A Medical Device Daily
American Medical Technologies (AMT; Corpus Christi, Texas) reported that it has executed a five-year exclusive licensing agreement with Spectrum Dental (Culver City, California), in exchange for a warrant granting the right to purchase 2.5 million shares of AMT's common stock at 20 cents each.
The warrant will vest over the term of the licensing agreement. The agreement includes an option, at either party's request, subject to certain restrictions, for AMT to purchase the stock of Spectrum.
Spectrum markets professional tooth whitening products, under the brand names Contrastpm, Contrastpmplus and Contrastam, to professional dental customers in the U.S. and around the world via a wholesale distribution system that includes major dental supply companies.
“Spectrum products are an excellent complement to our Hydrobrasion line of products for the general dentistry market,“ said Roger Dartt, president and CEO of AMT.
In addition, AMT signed a three-year manufacturing agreement with Westside Packaging, the current manufacturer of the Spectrum product lines.
AMT also reported the sale of its 45,000-square-foot Corpus Christi facility for $1.9 million to the Sepulveda Group and will lease the property back from the new owners.
AMT develops Hydrobrasion products designed primarily for general dentistry that are an alternative to the shot and drill. Hydrobrasion products provide dentists with a minimally invasive process that is designed to safely remove dental tooth structure and tooth decay by means of a slurry composed of air, water and micro particles.
Owens & Minor (O&M; Richmond, Virginia) reported that it has completed its previously disclosed tender offer and consent solicitation for any and all of its outstanding $200 million of 8-1/2% senior subordinated notes due 2011.
The tender offer for the existing notes, which was first disclosed earlier this month (Medical Device Daily, April 6, 2006), expired on Monday.
As of the expiration date, the company said it had accepted tenders of existing notes from holders of $199.99 million aggregate principal amount of the existing notes (99.99% of the total outstanding principal amount of the existing notes).
Lehman Brothers acted as exclusive dealer manager and solicitation agent for the tender offer and the consent solicitation. Georgeson Shareholder Communications acted as the information agent for the tender offer and consent solicitation and SunTrust Bank acted as the depositary for the tender offer and consent solicitation.
O&M is a distributor of national name-brand medical and surgical supplies and a healthcare supply chain management company.
In other dealmaking news:
• Healthia (Sunnyvale, California), the nation's first integrated comparison-shopping portal for healthcare products and services, reported that it has closed $7 million in an oversubscribed Series B round led by Trinity Ventures.
The company said the round includes strong participation from existing investors and fuels continued rapid growth and expansion of its site that empowers consumer-driven healthcare.
Healthia's site, which debuted in August 2005, is designed to enable consumers and small businesses to shop for and compare health savings accounts, health insurance plans and doctors side-by-side.
Users can also view and compare estimated prices for common medical procedures at hospitals around the country.
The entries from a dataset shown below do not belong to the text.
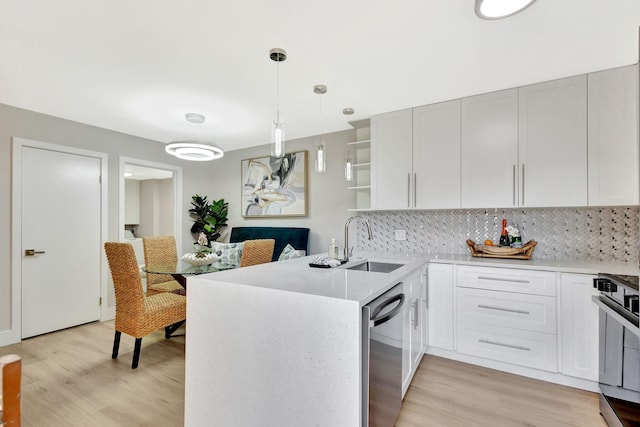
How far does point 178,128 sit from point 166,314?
2306 millimetres

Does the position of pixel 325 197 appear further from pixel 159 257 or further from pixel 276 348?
pixel 276 348

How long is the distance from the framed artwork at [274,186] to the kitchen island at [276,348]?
2.63m

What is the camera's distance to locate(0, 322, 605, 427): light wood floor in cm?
186

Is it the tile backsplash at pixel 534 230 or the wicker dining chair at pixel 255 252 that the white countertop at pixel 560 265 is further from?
the wicker dining chair at pixel 255 252

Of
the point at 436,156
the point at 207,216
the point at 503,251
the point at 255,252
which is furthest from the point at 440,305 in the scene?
the point at 207,216

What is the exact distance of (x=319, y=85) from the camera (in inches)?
103

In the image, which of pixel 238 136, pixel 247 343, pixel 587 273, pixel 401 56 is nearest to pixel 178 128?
pixel 238 136

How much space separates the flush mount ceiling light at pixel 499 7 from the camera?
1.51 metres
All this is wrapped around a significant core of user-generated content, doctor reviews and feedback about the health purchases decisions that users have made – and their advice to future consumers.
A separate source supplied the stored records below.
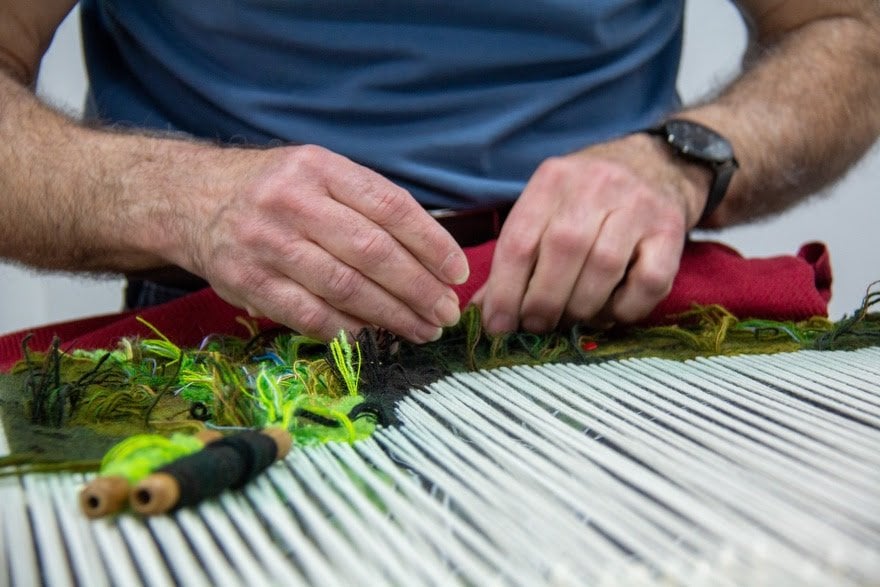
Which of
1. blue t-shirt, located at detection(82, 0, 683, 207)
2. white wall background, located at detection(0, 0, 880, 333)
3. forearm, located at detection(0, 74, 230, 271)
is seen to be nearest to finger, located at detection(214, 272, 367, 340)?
forearm, located at detection(0, 74, 230, 271)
“Healthia has made tremendous progress in our first year, but we also have a long road ahead of us. This round validates our vision for the company, recognizes our progress, and enables us to execute on that vision even faster,“ said Chini Krishnan, CEO and co-founder of Healthia.
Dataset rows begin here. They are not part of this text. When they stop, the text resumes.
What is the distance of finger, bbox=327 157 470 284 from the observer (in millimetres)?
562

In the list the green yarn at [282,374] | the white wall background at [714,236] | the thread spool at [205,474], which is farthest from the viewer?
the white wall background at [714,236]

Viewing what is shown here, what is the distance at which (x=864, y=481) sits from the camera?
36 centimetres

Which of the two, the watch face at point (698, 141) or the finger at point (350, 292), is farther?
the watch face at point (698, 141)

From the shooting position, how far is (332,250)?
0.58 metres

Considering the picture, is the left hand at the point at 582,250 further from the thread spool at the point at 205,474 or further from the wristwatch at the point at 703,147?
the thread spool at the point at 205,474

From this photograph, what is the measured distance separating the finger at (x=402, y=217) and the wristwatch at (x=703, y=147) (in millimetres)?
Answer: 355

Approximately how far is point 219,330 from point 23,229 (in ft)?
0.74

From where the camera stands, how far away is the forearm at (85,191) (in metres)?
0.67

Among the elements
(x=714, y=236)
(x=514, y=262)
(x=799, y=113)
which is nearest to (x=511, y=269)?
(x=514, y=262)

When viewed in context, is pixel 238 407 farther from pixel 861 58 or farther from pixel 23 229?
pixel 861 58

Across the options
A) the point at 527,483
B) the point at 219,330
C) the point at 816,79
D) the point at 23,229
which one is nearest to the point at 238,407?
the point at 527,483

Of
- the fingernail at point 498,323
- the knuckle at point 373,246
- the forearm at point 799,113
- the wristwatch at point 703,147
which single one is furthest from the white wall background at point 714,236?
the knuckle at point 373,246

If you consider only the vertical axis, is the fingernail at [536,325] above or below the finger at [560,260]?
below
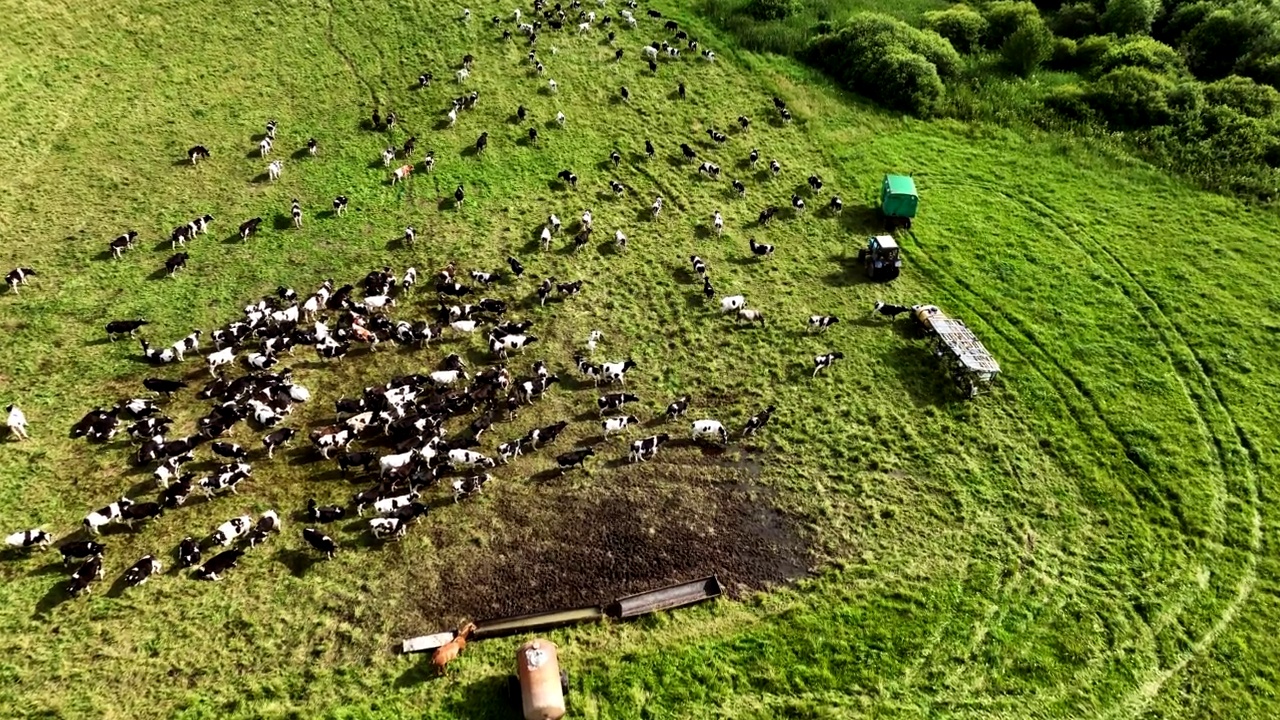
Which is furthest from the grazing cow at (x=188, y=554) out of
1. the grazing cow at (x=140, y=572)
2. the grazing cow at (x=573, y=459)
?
the grazing cow at (x=573, y=459)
• Birner Dental Management Services (BDMS; Denver), operators of Perfect Teeth dental practices, reported that on April 13, it agreed to purchase 54,250 shares of its common stock from three of its executive officers for $15 per share.
This transaction was negotiated on behalf of the company by its independent board members.
The purchase of the 54,250 shares will not be counted against the amount available to the company for repurchases under its current stock repurchase program.
As of April 17, the company had about $1.1 million authorized for repurchases under the stock repurchase program.
BDMS acquires geographically dense dental practice networks in select markets in Colorado, New Mexico and Arizona. Currently, the company manages 58 dental offices, of which 36 were acquired and 22 were de novo developments.
• Exponent (Menlo Park, California) said that its board has approved a 2-for-1 stock split, subject to shareholder approval at the 2006 annual meeting of shareholders May 24. If approved, each shareholder would receive one additional share for every outstanding share held at the record date May 24 for the stock split. Upon the completion of the split, Exponent said it would have about 16.3 million shares of common stock outstanding.
In addition, the company's board has approved a stock repurchase program that authorizes the company to purchase up to $35 million of its common stock in the open market or privately negotiated transactions.
Exponent is an engineering and scientific consulting firm. The firm's consultants analyze failures and accidents to determine their causes and provide answers to help prevent such problems.